- Task statement
Render the rows below as a numbered list, omitting any blank lines.

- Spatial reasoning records
════════════════════

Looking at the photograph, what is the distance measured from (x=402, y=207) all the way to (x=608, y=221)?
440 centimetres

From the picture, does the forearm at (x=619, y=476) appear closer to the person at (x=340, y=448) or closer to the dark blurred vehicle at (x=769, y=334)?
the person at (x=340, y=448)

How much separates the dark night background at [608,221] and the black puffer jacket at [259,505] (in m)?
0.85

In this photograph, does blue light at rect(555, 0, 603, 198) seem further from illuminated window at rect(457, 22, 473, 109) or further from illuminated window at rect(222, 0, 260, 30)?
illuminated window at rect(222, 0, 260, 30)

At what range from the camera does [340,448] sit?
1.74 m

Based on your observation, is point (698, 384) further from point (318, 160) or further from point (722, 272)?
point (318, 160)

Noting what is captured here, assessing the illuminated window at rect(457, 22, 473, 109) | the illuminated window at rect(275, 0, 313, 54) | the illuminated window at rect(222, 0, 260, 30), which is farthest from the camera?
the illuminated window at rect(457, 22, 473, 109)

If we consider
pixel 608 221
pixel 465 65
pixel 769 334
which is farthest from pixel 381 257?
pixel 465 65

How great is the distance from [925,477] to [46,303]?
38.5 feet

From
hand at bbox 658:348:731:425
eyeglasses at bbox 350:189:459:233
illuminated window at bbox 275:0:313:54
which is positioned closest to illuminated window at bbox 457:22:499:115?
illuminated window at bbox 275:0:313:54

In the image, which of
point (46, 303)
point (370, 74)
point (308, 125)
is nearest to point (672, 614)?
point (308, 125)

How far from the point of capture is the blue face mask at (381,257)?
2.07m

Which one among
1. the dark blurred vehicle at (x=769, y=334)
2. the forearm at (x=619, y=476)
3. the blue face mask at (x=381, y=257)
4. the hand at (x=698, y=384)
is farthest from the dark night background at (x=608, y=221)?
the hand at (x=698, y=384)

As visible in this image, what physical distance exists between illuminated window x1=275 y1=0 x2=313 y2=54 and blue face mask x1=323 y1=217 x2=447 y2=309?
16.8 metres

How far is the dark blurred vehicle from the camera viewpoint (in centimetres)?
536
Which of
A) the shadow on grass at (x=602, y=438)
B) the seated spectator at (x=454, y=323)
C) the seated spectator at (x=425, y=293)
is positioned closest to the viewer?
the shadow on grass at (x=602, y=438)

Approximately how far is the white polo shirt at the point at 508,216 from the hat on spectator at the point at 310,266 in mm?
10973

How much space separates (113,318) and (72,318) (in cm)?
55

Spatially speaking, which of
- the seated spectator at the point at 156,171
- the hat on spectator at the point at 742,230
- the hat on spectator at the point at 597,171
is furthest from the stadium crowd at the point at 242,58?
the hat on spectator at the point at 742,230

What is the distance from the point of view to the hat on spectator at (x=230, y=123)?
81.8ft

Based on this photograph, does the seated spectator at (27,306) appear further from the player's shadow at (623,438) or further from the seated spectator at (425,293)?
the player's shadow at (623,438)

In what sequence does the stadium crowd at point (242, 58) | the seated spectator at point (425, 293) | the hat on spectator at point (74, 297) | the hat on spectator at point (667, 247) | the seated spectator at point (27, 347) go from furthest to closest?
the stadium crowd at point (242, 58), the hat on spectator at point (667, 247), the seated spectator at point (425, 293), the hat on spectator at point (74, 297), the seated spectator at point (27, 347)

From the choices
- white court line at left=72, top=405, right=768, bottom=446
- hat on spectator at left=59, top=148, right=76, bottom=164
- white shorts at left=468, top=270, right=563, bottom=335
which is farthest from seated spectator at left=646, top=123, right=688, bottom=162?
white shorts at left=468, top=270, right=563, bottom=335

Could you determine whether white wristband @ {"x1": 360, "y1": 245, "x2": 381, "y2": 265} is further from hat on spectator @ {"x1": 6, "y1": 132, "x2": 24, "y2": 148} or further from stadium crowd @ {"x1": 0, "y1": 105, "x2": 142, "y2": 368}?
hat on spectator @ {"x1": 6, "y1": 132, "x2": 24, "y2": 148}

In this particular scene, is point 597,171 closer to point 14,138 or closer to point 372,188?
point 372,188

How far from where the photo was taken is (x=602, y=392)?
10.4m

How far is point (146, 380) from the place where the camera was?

════════════════════

- Task response
1. Looking at the photograph, what is the distance measured from (x=402, y=207) all the way to (x=608, y=221)?
2. 440 centimetres
3. From the picture, does the forearm at (x=619, y=476) appear closer to the person at (x=340, y=448) or closer to the dark blurred vehicle at (x=769, y=334)?
4. the person at (x=340, y=448)
5. How much separates the dark night background at [608,221] and the black puffer jacket at [259,505] (in m)?
6. 0.85
7. In this photograph, does blue light at rect(555, 0, 603, 198) seem further from illuminated window at rect(457, 22, 473, 109) or further from illuminated window at rect(222, 0, 260, 30)?
8. illuminated window at rect(222, 0, 260, 30)
9. At what range from the camera does [340,448] sit?
10. 1.74 m
11. Based on your observation, is point (698, 384) further from point (318, 160) or further from point (722, 272)?
12. point (318, 160)
13. Noting what is captured here, assessing the illuminated window at rect(457, 22, 473, 109) | the illuminated window at rect(275, 0, 313, 54) | the illuminated window at rect(222, 0, 260, 30), which is farthest from the camera?
14. the illuminated window at rect(457, 22, 473, 109)
15. If we consider
16. pixel 608 221
17. pixel 465 65
18. pixel 769 334
19. which is farthest from pixel 381 257?
20. pixel 465 65
21. How great is the distance from [925,477] to [46,303]?
22. 38.5 feet
23. From
24. hand at bbox 658:348:731:425
25. eyeglasses at bbox 350:189:459:233
26. illuminated window at bbox 275:0:313:54
27. which is positioned closest to illuminated window at bbox 457:22:499:115?
28. illuminated window at bbox 275:0:313:54
29. In the image, which of
30. point (46, 303)
31. point (370, 74)
32. point (308, 125)
33. is nearest to point (672, 614)?
34. point (308, 125)
35. How far from the point of capture is the blue face mask at (381,257)?
36. 2.07m
37. Which one among
38. 1. the dark blurred vehicle at (x=769, y=334)
39. 2. the forearm at (x=619, y=476)
40. 3. the blue face mask at (x=381, y=257)
41. 4. the hand at (x=698, y=384)
42. is farthest from the dark night background at (x=608, y=221)?
43. the hand at (x=698, y=384)
44. As visible in this image, what physical distance exists between illuminated window x1=275 y1=0 x2=313 y2=54 and blue face mask x1=323 y1=217 x2=447 y2=309?
45. 16.8 metres
46. How far is the dark blurred vehicle from the camera viewpoint (in centimetres)?
47. 536
48. Which of
49. A) the shadow on grass at (x=602, y=438)
50. B) the seated spectator at (x=454, y=323)
51. C) the seated spectator at (x=425, y=293)
52. is positioned closest to the viewer?
53. the shadow on grass at (x=602, y=438)
54. Approximately how far is the white polo shirt at the point at 508,216 from the hat on spectator at the point at 310,266 in mm?
55. 10973
56. How much space separates (113,318) and (72,318) (in cm)?
57. 55
58. Spatially speaking, which of
59. - the seated spectator at the point at 156,171
60. - the hat on spectator at the point at 742,230
61. - the hat on spectator at the point at 597,171
62. is furthest from the stadium crowd at the point at 242,58?
63. the hat on spectator at the point at 742,230
64. What is the distance from the point of view to the hat on spectator at (x=230, y=123)?
65. 81.8ft
66. Based on this photograph, does the seated spectator at (27,306) appear further from the player's shadow at (623,438) or further from the seated spectator at (425,293)?
67. the player's shadow at (623,438)
68. In what sequence does the stadium crowd at point (242, 58) | the seated spectator at point (425, 293) | the hat on spectator at point (74, 297) | the hat on spectator at point (667, 247) | the seated spectator at point (27, 347) go from furthest to closest?
69. the stadium crowd at point (242, 58), the hat on spectator at point (667, 247), the seated spectator at point (425, 293), the hat on spectator at point (74, 297), the seated spectator at point (27, 347)
70. From the choices
71. - white court line at left=72, top=405, right=768, bottom=446
72. - hat on spectator at left=59, top=148, right=76, bottom=164
73. - white shorts at left=468, top=270, right=563, bottom=335
74. which is farthest from seated spectator at left=646, top=123, right=688, bottom=162?
75. white shorts at left=468, top=270, right=563, bottom=335
76. Could you determine whether white wristband @ {"x1": 360, "y1": 245, "x2": 381, "y2": 265} is further from hat on spectator @ {"x1": 6, "y1": 132, "x2": 24, "y2": 148} or further from stadium crowd @ {"x1": 0, "y1": 105, "x2": 142, "y2": 368}?
77. hat on spectator @ {"x1": 6, "y1": 132, "x2": 24, "y2": 148}
78. In this particular scene, is point 597,171 closer to point 14,138 or closer to point 372,188?
79. point 372,188
80. How far from where the photo was taken is (x=602, y=392)?
81. 10.4m
82. How far is point (146, 380) from the place where the camera was?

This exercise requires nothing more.